Text extract:
#####
DANIEL SMITH/THE HOYA Emergency personnel surround Southwest Quad, where a substance that tested positive for ricin was found early Tuesday morning.
DANIEL SMITH/THE HOYA
Emergency personnel surround Southwest Quad, where a substance that tested positive for ricin was found early Tuesday morning.

In the wake of Tuesday’s revelation that a substance found on the sixth floor of McCarthy Hall had tested positive for the potentially lethal poison ricin, students affected by the investigation have expressed frustration with the university’s inconsistent communication and its dissemination of information during the event and subsequent investigation.

According to university spokesperson and Assistant Vice President for Communications Stacy Kerr, the Georgetown University Police Department responded to reports of a potentially hazardous substance in McCarthy Hall around 4 a.m. Tuesday. GUPD then alerted the Metropolitan Police Department and D.C. Fire/EMS who brought in hazardous materials teams. They were subsequently joined by officers from the Federal Bureau of Investigation’s Joint Terrorism Task Force.
#####
Stated task:
According to the news article above, what prompted frustration among the students affected by the McCarthy Hall investigation?

Questions about pictured scenes:
#####
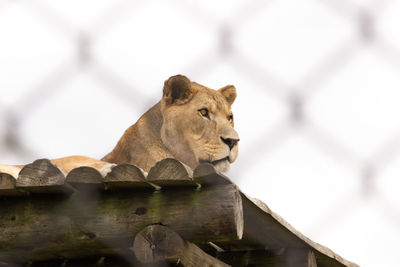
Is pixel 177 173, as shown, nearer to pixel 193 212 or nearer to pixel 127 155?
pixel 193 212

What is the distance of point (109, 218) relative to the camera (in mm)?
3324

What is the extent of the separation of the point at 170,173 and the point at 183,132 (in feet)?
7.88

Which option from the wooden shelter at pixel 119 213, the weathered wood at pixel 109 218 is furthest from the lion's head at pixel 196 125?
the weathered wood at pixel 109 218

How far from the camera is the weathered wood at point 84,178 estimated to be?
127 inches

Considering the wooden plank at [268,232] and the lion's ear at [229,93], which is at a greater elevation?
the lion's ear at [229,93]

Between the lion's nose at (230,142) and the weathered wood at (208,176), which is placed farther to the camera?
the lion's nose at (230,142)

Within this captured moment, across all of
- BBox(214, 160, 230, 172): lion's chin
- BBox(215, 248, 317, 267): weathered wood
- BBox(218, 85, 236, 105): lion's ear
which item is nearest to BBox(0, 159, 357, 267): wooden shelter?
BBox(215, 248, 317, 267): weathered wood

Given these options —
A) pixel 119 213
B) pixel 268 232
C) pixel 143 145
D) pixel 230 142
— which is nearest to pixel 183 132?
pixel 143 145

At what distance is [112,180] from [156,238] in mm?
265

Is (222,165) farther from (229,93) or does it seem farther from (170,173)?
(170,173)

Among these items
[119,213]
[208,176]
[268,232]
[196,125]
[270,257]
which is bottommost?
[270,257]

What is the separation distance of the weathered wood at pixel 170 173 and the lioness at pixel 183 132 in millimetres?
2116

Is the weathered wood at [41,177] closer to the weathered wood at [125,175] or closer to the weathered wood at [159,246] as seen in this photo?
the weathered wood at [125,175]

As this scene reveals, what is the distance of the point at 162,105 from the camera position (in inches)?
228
#####
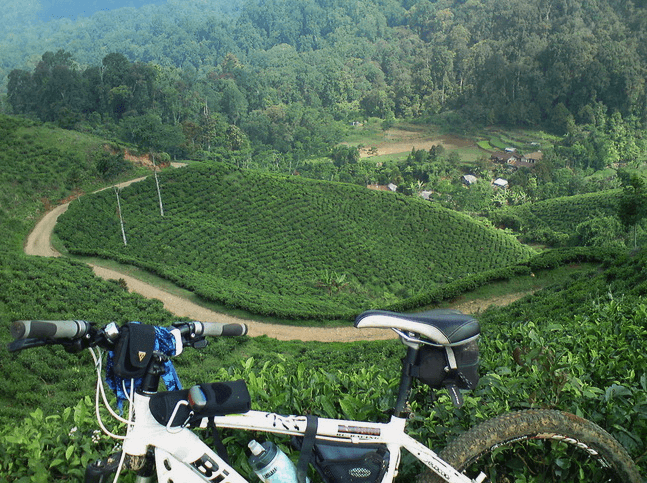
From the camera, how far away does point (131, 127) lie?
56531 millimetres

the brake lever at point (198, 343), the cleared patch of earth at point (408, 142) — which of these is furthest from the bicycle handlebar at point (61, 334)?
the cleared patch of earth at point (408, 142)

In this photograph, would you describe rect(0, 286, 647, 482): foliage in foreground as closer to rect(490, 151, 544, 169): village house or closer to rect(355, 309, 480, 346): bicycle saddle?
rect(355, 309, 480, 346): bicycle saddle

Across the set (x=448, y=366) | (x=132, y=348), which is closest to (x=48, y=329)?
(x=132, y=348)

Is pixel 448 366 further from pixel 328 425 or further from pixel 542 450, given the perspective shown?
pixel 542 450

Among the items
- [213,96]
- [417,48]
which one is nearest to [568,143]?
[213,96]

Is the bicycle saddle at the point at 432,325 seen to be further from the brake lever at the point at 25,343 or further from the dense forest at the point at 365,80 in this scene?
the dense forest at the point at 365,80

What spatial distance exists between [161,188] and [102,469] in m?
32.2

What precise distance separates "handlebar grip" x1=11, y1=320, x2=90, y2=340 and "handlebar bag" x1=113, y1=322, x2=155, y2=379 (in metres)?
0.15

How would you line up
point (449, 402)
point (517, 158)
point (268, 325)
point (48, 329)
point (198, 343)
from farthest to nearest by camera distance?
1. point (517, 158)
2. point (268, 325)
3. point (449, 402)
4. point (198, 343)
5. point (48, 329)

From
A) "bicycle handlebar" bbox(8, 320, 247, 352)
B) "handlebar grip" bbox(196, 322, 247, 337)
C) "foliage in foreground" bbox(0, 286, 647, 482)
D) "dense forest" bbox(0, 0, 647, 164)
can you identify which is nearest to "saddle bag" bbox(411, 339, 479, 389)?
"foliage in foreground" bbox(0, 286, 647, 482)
#####
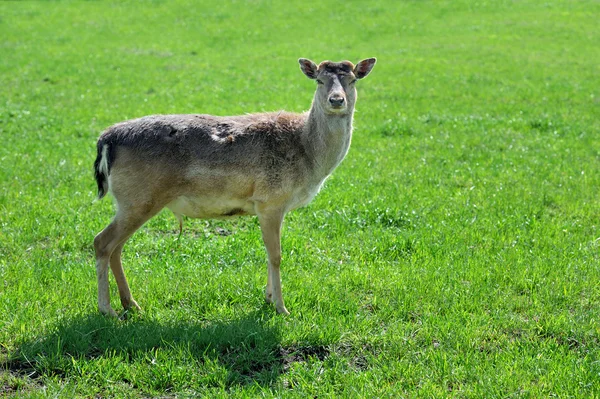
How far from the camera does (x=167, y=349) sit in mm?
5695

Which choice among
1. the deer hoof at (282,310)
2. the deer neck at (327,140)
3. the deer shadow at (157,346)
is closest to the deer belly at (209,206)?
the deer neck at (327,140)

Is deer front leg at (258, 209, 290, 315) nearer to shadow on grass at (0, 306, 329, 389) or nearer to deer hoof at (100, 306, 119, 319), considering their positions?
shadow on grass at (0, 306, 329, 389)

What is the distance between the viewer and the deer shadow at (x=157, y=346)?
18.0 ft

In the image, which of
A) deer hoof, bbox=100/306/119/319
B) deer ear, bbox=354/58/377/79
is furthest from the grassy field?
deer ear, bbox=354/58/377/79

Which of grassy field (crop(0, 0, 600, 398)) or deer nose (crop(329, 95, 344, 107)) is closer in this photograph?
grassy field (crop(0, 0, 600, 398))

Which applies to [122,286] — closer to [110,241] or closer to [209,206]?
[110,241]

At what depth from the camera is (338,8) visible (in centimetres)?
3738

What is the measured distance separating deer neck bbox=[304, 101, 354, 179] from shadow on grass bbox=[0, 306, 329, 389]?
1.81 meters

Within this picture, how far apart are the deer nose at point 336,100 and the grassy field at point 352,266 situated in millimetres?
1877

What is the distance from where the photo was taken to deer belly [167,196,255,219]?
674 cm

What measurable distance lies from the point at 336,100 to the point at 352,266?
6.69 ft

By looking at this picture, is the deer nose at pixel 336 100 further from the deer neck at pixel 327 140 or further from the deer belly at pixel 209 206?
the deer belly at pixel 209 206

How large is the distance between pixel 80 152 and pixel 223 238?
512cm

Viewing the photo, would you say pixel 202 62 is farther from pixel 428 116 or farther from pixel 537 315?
#####
Written answer:
The students were frustrated with the university's inconsistent communication and with how it disseminated information during the event and the investigation that followed. The event was the discovery of a substance on the sixth floor of McCarthy Hall that tested positive for ricin.